Member of the Minnesota Senate from the 1st district
- In office January 4, 1983 – January 2, 2017
- Preceded by: Marv Hanson
- Succeeded by: Mark Johnson

Member of the Minnesota House of Representatives from the 1B district
- In office January 6, 1981 – January 3, 1983
- Preceded by: John R. Corbid
- Succeeded by: Wallace A. Sparby

Personal details
- Born: May 29, 1944 (age 82) Waverly, Minnesota, U.S.
- Party: Democratic (DFL)
- Spouse: Carol
- Children: 3
- Alma mater: St. Paul Seminary Syracuse University
- Occupation: farmer

= LeRoy Stumpf =

American politician

LeRoy A. Stumpf (born May 29, 1944) is a Minnesota politician and former member of the Minnesota Senate.
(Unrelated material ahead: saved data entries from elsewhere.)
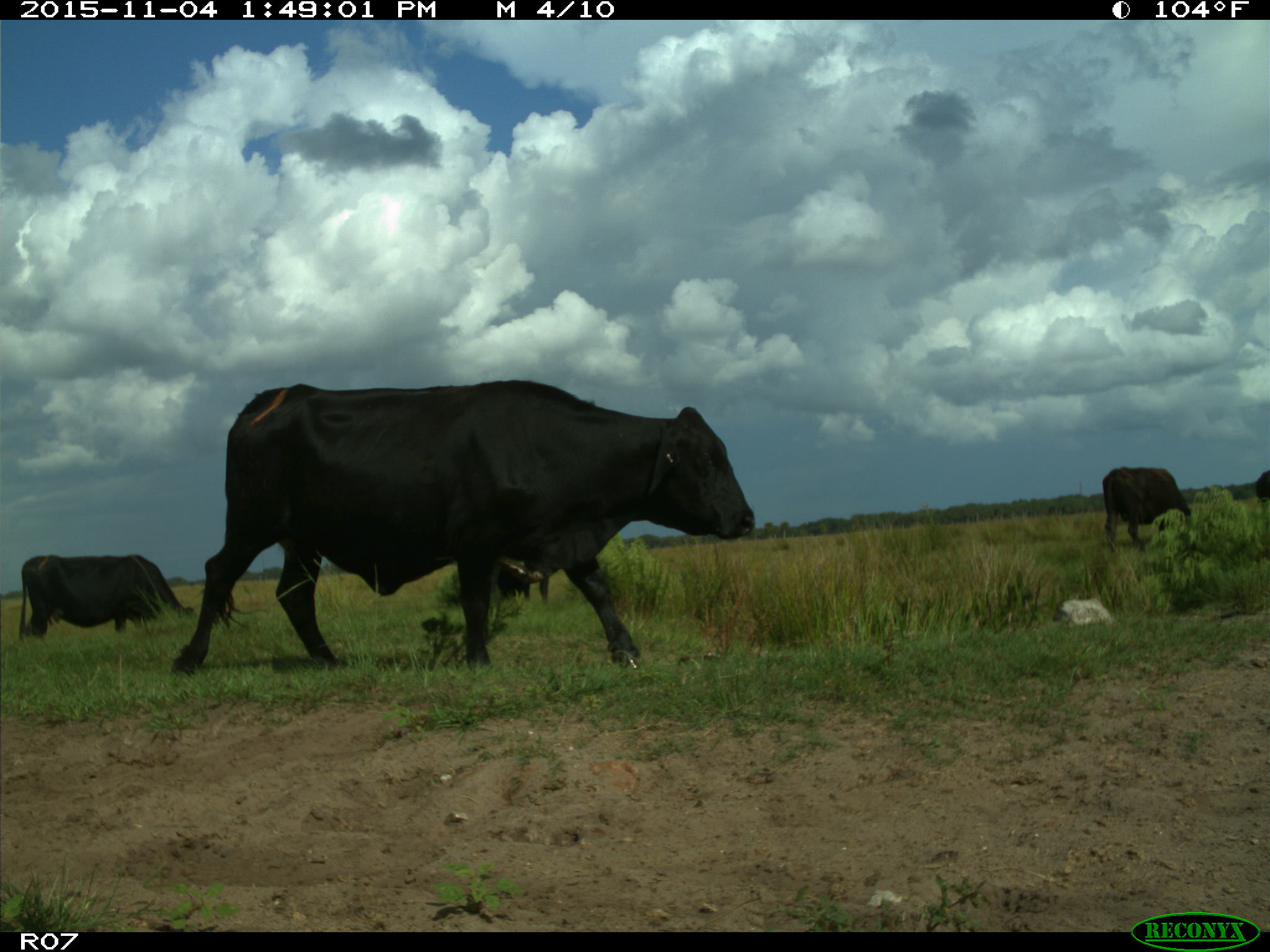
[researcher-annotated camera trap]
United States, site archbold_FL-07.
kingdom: Animalia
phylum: Chordata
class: Mammalia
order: Artiodactyla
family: Bovidae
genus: Bos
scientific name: Bos taurus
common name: domestic cow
Bos taurus (domestic cow).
A member of the Minnesota Democratic–Farmer–Labor Party (DFL), he represented District 1, which included all or portions of Kittson, Marshall, Pennington, Polk, Red Lake and Roseau counties in the northwestern part of the state.

==Background==
Stumpf was born in Waverly, Minnesota.

==Education==
Stumpf graduated from Nazareth Hall High School, and then went on to receive a B.A. from the St. Paul Seminary in Saint Paul, Minnesota. He later received a M.P.A. from the Maxwell School of Citizenship and Public Affairs at Syracuse University in Syracuse, New York.

==Minnesota House of Representatives==
Stumpf served in the Minnesota House of Representatives from 1981 to 1983, representing District 1B.

==Minnesota Senate==
Stumpf was first elected to the Senate in 1982 and was re-elected in every subsequent election since then until he didn't seek re-election in 2016. He served as a majority whip from 1991 to 1993, and chaired the Education Committee from 1993 to 1997 and from 2009 to 2011, and the Children, Families and Learning Committee from 1997 to 2001. Stumpf announced his retirement in February 2016, saying that he would finish out the rest of the term and not run for reelection.

==Electoral history==

Minnesota Senate 1st district election, 2012
| Party |  | Candidate | Votes | % | ±% |
|---|---|---|---|---|---|
|  | Democratic (DFL) | LeRoy Stumpf (incumbent) | 22,298 | 60.59 |  |
|  | Republican | Steve Nordhagen | 14,475 | 39.33 |  |
|  | Write-in | N/A | 29 | 0.08 |  |

Minnesota Senate 1st district election, 2010
| Party |  | Candidate | Votes | % | ±% |
|---|---|---|---|---|---|
|  | Democratic (DFL) | LeRoy Stumpf (incumbent) | 15,614 | 58.33 | −37.91pp |
|  | Republican | Russell Walker | 11,132 | 41.58 |  |
|  | Write-in | N/A | 24 | 0.09 |  |

Minnesota Senate 1st district election, 2006
| Party |  | Candidate | Votes | % | ±% |
|---|---|---|---|---|---|
|  | Democratic (DFL) | LeRoy Stumpf (incumbent) | 24,861 | 96.24 | +32.31pp |
|  | Write-in | Roger Schmitz | 603 | 2.33 |  |

Minnesota Senate 1st district election, 2002
| Party |  | Candidate | Votes | % | ±% |
|---|---|---|---|---|---|
|  | Democratic (DFL) | LeRoy Stumpf (incumbent) | 19,227 | 63.93 |  |
|  | Republican | Lyle Kenner | 10,845 | 36.06 |  |

Minnesota Senate 1st district election, 2000
| Party |  | Candidate | Votes | % | ±% |
|---|---|---|---|---|---|
|  | Democratic (DFL) | LeRoy Stumpf (incumbent) | 17,651 | 60.23 |  |
|  | Republican | Lyle Kenner | 10,500 | 35.83 |  |
|  | Independence | Jual Carlson | 1,156 | 3.94 |  |

==Personal life==
Stumpf and his wife, Carol, are the owners of Two Fools Vineyard near Plummer.